Office 365 suffers from service issues – and with alarming consistency. Its quarterly uptime figures suggest a smooth operation that never seems to waver, but real customer experiences tell a different story.
Back in February 2015, the company suffered a two-week password change outage that caused enough trouble for some customers that they threatened to take their business elsewhere.
An outage that appeared to last days for some in January 2016 may affect Q1 uptime figures, which weren’t available at the time of writing. But then again, it may not. Microsoft has several categories for service status, including ‘service degradation’ for slow or sluggish behaviour and ‘extended recovery’ for services that are getting better but may still not operate properly. It can be difficult for customers to know what’s included in downtime behind the scenes, even as they read about the issues in the press and experience service disruptions themselves.
When email fails, the fallout spans two key areas:
Many existing or potential customers still prefer email as a first point of contact. An inability to answer them promptly may directly impact customer satisfaction or kill your chance of a new sale.
While it’s true that services like Slack are changing the way many people communicate, few companies have eradicated email altogether. Many employees are used to dealing with each other via email and while this can sometimes be inefficient, the prospect of resorting to phones is far worse.
What can you do to protect yourself from potential email disruption? One step involves keeping real-time tabs on the state of Office 365. Microsoft has been criticized in the past for only publishing updates via its customer-only Office 365 Health Portal and Emergency Broadcast System rather than to the wider web. That can be a problem when the portal and EBS themselves become unavailable.
As an alternative, you can monitor the system’s health using a third-party Office 365 monitoring service or you can fold monitoring support directly into your own tools using the service health API that the company has recently made available.

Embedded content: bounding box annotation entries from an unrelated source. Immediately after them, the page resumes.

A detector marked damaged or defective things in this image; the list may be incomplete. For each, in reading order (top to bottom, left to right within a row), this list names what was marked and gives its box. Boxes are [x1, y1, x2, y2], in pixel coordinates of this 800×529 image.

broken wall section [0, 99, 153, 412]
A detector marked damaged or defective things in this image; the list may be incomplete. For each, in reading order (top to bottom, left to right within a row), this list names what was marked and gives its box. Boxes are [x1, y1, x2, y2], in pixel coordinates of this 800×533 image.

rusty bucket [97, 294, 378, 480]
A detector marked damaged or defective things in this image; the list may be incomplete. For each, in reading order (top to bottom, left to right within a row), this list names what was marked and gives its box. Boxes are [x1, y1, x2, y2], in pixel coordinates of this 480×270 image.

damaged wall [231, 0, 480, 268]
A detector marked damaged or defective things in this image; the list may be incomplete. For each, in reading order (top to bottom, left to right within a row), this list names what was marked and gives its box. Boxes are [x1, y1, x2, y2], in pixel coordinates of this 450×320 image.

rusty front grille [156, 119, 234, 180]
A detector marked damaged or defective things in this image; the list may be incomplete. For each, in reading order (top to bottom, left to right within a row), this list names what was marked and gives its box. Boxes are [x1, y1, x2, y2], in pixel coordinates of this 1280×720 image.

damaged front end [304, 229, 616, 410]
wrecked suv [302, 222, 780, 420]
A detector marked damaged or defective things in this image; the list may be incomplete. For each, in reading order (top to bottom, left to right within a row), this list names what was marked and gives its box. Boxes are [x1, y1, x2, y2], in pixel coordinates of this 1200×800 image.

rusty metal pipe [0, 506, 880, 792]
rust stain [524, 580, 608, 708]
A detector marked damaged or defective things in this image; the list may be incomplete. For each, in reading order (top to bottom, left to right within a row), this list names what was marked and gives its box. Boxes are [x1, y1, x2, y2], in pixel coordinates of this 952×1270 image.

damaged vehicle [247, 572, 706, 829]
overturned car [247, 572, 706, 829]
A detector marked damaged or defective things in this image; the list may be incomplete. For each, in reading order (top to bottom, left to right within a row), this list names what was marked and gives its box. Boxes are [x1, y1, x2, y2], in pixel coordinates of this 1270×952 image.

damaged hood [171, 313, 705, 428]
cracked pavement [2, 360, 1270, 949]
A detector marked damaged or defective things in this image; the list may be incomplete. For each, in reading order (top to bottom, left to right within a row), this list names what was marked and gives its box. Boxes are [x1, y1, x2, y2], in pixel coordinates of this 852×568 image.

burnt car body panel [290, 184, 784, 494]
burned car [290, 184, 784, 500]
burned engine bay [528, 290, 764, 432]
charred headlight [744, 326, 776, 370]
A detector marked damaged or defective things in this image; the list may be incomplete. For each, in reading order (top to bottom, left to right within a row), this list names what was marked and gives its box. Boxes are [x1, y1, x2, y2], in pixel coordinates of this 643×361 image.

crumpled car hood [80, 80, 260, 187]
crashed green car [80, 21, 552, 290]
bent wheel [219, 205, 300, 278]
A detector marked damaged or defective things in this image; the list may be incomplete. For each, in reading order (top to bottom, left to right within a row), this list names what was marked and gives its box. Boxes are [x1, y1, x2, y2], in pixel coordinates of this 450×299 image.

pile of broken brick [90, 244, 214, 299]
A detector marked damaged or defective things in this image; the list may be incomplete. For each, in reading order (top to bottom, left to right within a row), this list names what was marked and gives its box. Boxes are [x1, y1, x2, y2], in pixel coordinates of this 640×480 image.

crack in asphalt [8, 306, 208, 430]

Knowing immediately when Office 365 goes down is useful, but only part of the puzzle. The other part is protecting your mail service with an email continuity solution that keeps you in business.
When it comes to contingency planning for email disruption, your mail exchanger (MX) record is your friend. MX is a part of the Internet’s domain naming system that effectively tells the Internet where your mail servers are. You can point these records to a complementary provider that will scan and archive mail for you before passing it onto Office 365, which will still be your primary email access point.
This mitigates the Office 365 outage issue, because when Microsoft’s service fails, your email will still be available. Users will be able to send and receive their email directly from the secondary provider’s web interface, keeping them in contact with customers, other third parties and each other.
Any cloud service naturally involves a certain level of risk. Microsoft is not alone in this. But with Office 365 now such an important service for millions of commercial users worldwide, it’s effectively a critical resource. As such, nothing should be left to chance.